RECORDS TO PROCESS:
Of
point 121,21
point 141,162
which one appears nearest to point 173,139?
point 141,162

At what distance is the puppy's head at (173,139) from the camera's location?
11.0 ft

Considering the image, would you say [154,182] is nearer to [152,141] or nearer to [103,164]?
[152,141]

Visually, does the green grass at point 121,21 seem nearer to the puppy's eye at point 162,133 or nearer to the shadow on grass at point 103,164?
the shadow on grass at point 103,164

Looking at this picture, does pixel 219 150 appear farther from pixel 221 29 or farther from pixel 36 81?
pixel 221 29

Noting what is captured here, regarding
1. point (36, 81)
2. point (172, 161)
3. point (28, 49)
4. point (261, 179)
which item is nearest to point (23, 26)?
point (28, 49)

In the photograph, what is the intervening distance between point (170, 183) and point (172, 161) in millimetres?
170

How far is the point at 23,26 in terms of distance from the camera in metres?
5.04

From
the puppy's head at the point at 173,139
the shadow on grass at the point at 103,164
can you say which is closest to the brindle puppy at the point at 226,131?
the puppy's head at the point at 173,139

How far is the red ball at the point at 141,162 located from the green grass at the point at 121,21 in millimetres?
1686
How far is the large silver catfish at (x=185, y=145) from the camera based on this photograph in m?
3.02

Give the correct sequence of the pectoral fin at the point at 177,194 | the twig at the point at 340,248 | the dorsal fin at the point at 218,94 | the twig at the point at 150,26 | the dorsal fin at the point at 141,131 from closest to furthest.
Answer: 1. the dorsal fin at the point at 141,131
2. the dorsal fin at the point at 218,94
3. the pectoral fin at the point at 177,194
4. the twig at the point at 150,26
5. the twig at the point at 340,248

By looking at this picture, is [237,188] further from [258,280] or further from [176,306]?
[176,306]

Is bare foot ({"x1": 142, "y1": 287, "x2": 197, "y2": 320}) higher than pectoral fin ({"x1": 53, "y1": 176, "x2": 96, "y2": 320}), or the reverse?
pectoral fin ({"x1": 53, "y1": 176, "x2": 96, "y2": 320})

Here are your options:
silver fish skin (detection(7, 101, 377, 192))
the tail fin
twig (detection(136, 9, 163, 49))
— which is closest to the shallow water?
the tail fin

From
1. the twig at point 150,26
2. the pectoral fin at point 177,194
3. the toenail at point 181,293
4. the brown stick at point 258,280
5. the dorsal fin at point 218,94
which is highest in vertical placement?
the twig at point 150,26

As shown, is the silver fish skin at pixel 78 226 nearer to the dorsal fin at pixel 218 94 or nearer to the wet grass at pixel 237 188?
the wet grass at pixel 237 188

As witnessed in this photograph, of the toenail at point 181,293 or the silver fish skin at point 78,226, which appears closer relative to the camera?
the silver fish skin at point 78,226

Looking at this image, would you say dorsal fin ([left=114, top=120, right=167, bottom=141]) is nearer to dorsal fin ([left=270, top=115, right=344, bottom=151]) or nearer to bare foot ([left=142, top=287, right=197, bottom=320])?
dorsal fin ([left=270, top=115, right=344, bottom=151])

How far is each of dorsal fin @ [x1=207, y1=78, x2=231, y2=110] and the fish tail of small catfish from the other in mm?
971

STATED GOAL: Please copy out, word for word, the part of the records above that opens with the line containing "As witnessed in" and closes with the final line of the records.

EXERCISE SOLUTION:
As witnessed in this photograph, of the toenail at point 181,293 or the silver fish skin at point 78,226, which appears closer relative to the camera?
the silver fish skin at point 78,226

Looking at this image, would you say dorsal fin ([left=114, top=120, right=167, bottom=141]) is nearer to dorsal fin ([left=270, top=115, right=344, bottom=151]) or nearer to bare foot ([left=142, top=287, right=197, bottom=320])?
dorsal fin ([left=270, top=115, right=344, bottom=151])

How far is each of dorsal fin @ [x1=207, y1=78, x2=231, y2=110] and the fish tail of small catfish from the other in mm?
971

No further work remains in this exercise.